The summary to the ECC submitted by the petroleum ministry said the oil marketing licence should be given to only those companies that have previous experience in oil marketing at the national or international level.
Technical collaboration/franchise with the national or international oil marketing companies shall be considered as an additional advantage.
The sources said the policy practically blocked new local and international companies from starting the business to ensure a monopoly to the existing marketing companies. The OCAC is represented by six existing OMCs and four refineries.
“An effort has been made to guarantee monopoly of the existing multinationals to ensure them protection which they have been enjoying in a regulated regime,” a senior petroleum ministry official said.
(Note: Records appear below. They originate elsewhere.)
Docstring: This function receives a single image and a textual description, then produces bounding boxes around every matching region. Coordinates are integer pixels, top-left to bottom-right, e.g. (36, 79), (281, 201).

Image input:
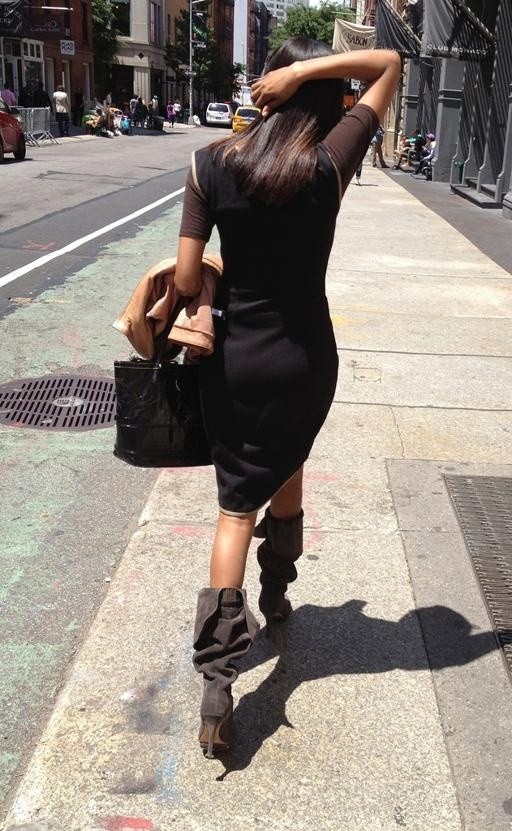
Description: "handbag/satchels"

(113, 291), (215, 468)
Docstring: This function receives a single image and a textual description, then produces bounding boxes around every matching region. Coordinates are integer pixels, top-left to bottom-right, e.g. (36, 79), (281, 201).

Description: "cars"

(0, 95), (26, 164)
(232, 105), (261, 134)
(205, 102), (234, 129)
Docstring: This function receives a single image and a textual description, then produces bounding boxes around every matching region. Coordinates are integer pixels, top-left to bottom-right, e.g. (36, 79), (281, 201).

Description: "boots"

(193, 585), (259, 759)
(252, 506), (304, 645)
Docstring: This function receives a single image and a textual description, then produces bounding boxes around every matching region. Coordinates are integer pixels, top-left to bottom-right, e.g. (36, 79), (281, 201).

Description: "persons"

He said a local company was recently denied a licence because it had proposed to run 16 outlets itself and pass on four per cent dealer’s commission to the consumers, although it fulfilled criteria under the petroleum policy.
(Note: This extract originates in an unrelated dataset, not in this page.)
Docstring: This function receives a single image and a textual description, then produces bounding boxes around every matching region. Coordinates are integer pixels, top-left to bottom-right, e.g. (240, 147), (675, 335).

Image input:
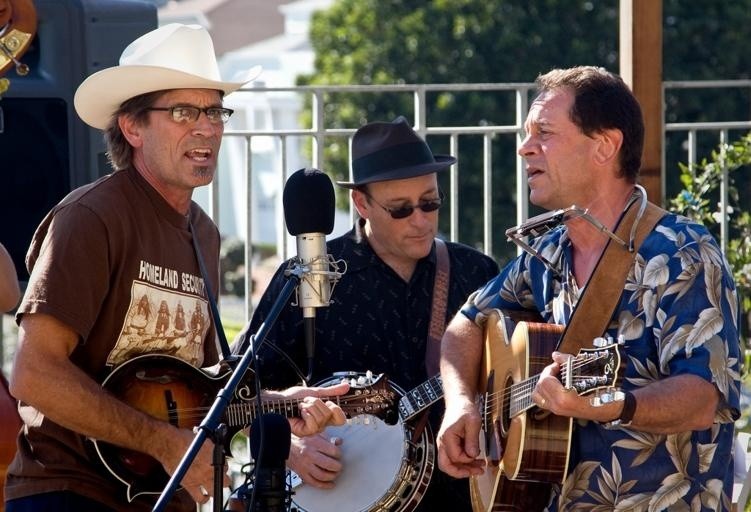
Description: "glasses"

Officials at the finance ministry said criteria prepared by the OCAC had been given full consent because the government had little role to play in the oil business after deregulation of the sector three years ago.
Under the marketing plan, the new company would have to submit supply arrangement details and would be required to first uplift products from the local refineries and import the deficit product with the consent of the OCAC.
The company would be required to submit retail outlet plan for the first three years, which should commensurate with the marketing plan and also submit its transportation plan. The new applicant would also specify cities, locations and number of outlets to be established along with the application.
The new applicant would be required to provide coverage to rural, urban and far-flung areas and comply with the safety and environmental standards. The company would also be required to establish its own depots and ensure adequate stocks.
The licence would be provisional for initial three years and would have to be executed strictly in accordance with the marketing plan. The director general of oil would have the powers not to renew the licence in case of failure by the company to meet any of the clause and fix penalty in such case.
The storage at locations and capacity corresponding to their business strategy, estimated volume and associated economics would also need to be submitted by the new applicant.
Under the investment plan, the company would have to give details of infrastructure development of depots, installation of machinery and outlets. If the new company is not affiliated with any existing refinery, a minimum of 20 days and in case of affiliation 10 days storage of their proposed sale shall be provided as infrastructure prior to beginning to sales in the country.
The company would be required for an equity investment of Rs500 while total debt/ equity ratio would not be less than 60:40 per cent. The licence would be non-transferable.
The new group should be of repute having adequate financing resources to manage the new company in the initial period. It should also have the capability to raise funding from commercial banks and financial institutions.
A letter of support (LoS) from the banks or financial institutions must be provided with the application. The applicant would also file an affidavit that none among the executives of the company ever had any criminal case, loan default or tax evasion case.